"Eigene Ziele": Was hat Lukaschenko vom Wagner-Deal?
Nach dem Vormarsch von Wagner-Truppen auf Moskau am Wochenende bleiben viele Fragen offen – vor allem rund um die Vermittlungen des belarussischen Machthabers Alexander Lukaschenko. Während eine 5.000 Mann starke Kolonne an Söldnern auf dem Weg nach Moskau war, hatte Lukaschenko mit Wagner-Chef Jewgeni Prigoschin verhandelt. Dieser hat seine Truppen schließlich zurückbeordert. Prigoschin soll nun ins Exil nach Belarus gehen.
Viele Experten fragen sich jetzt, warum ausgerechnet ihm diese Vermittlerrolle zugefallen ist. "Lukaschenko kennt den Kreml besser als sonst jemand in der Welt", sagt der belarussische Politologe Yauheni Preiherman, der auf Einladung des Internationalen Instituts für den Frieden in Wien war, im PULS 24 Interview.
In der Schuld Putins
Seit Lukaschenko Putins Hilfe bei der brutalen Niederschlagung der Oppositions-Proteste in Belarus im Jahr 2020 erhalten hatte, steht er in der Schuld des Kremls und gilt gemeinhin als dessen Handlanger. Ihn aber als "Putins Puppe" und Belarus als "Hinterhof Russlands" zu bezeichnen sei übertrieben, meint Preiherman. Er denkt, Lukaschenko verfolge beim Deal zwischen Russland und Prigoschin seine eigene Agenda.
Es sei in seinem eigenen und belarussischen Interesse gewesen, dass "diese Krise nicht weiter außer Kontrolle gerät" analysiert der Experte. Auch in einem Pressestatement betonte Lukaschenko am Dienstag, dass er am Wochenende sowohl der Armee als auch anderen belarussischen Sicherheitskräften befohlen hatte, sich bereitzuhalten, falls die Situation in Russland weiter eskalieren würde.
Exil versprochen
In den Verhandlungen mit Prigoschin wurde dem Wagner-Chef das Exil in Belarus versprochen, in Russland wurden außerdem am Dienstag alle Ermittlungen gegen ihn eingestellt.
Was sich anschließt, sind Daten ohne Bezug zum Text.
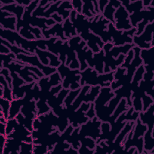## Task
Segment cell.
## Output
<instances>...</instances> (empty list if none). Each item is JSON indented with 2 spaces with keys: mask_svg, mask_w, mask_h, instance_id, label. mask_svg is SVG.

Mit Dienstagvormittag war aber nicht klar, wo sich der Wagner-Chef aktuell aufhält. "Ich würde nicht ausschließen, dass er einen Rechtsstatus in Belarus bekommt, um für seine Sicherheit zu garantieren", sagt Preiherman. So könnte er zum Beispiel seine Tätigkeiten in Afrika fortsetzen. Etwa 5.000 Söldner befinden sich dort derzeit und sind vor allem in Mali, Libyen und der Zentralafrikanischen Republik aktiv.
Kein Platz für militärische Infrastruktur
Gleichzeitig glaubt der Experte nicht, dass sich Prigoschin in Belarus ähnlich etablieren könne, wie in Russland. Das dortige politische System sei bekannt für die strikte Kontrolle und Lukaschenko werde ihm "definitiv keinen Platz lassen, um eine militärische Infrastruktur zu entwickeln", meint der Experte.
Sorge vor Involvierung von Armee
Lukaschenkos Ansehen im eigenen Land könnte durch den Prigoschin-Deal aber weiter leiden. In letzter Zeit habe sich die Meinung in der Bevölkerung zumindest zu Lukaschenkos Gunsten verändert, da er es geschafft hatte, die belarussische Armee nicht direkt in die Kämpfe in der Ukraine zu involvieren. Die aktuelle Situation würde nun aber wieder ein größeres Risiko für Belarus bedeuten.
Zusammenfassung
- Der belarussische Machthaber Alexander Lukaschenko habe beim Deal zwischen Russland und Wagner-Chef Jewgeni Prigoschin seine eigene Agenda verfolgt, analysiert Belarus-Experte Yauheni Preiherman im PULS 24-Interview.